**Available data:**
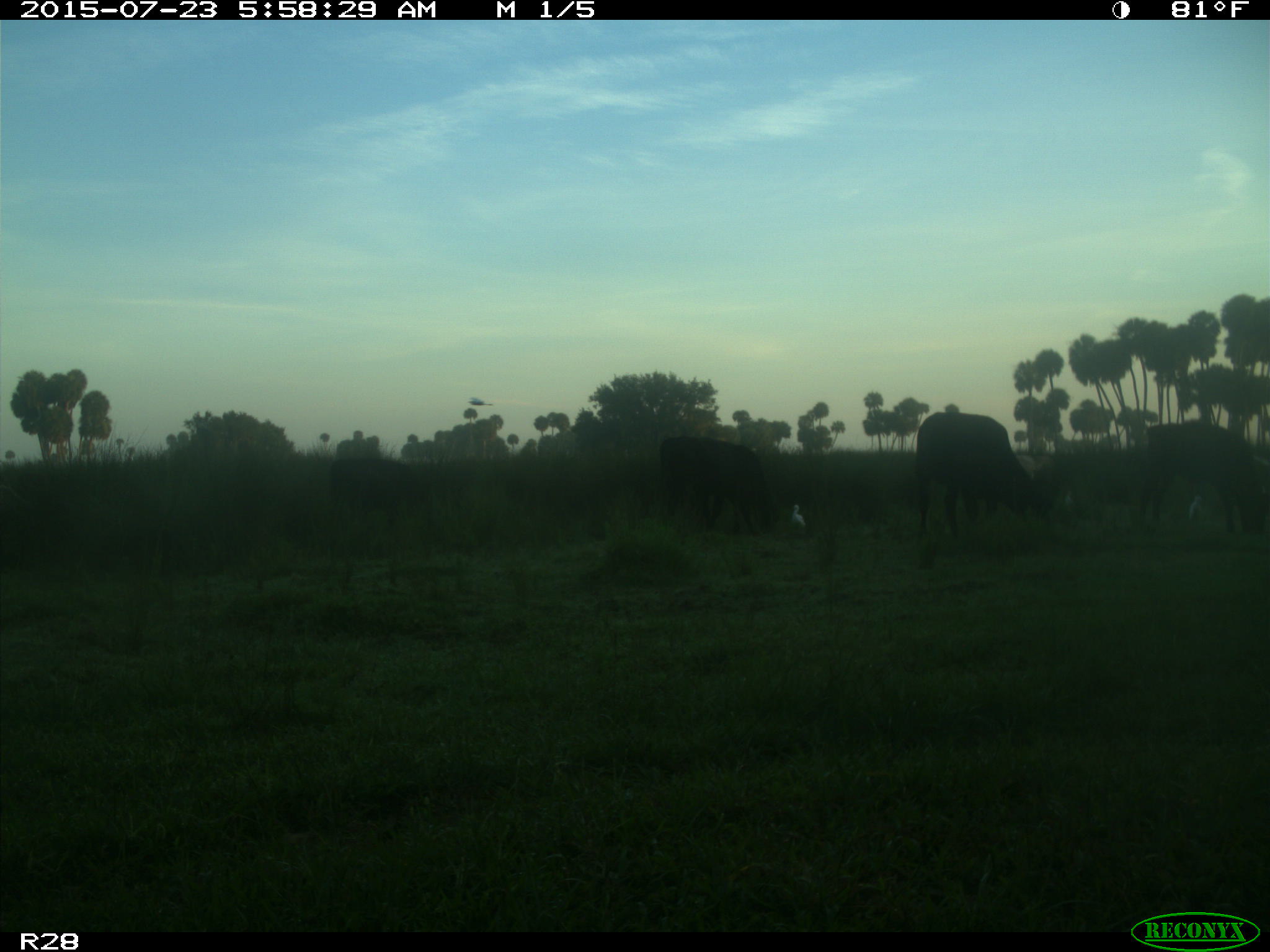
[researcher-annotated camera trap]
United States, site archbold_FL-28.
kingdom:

**Directions for this task:**
Without the pictures, repeat the listing above exactly.

**Answer box:**
[researcher-annotated camera trap]
United States, site archbold_FL-28.
kingdom:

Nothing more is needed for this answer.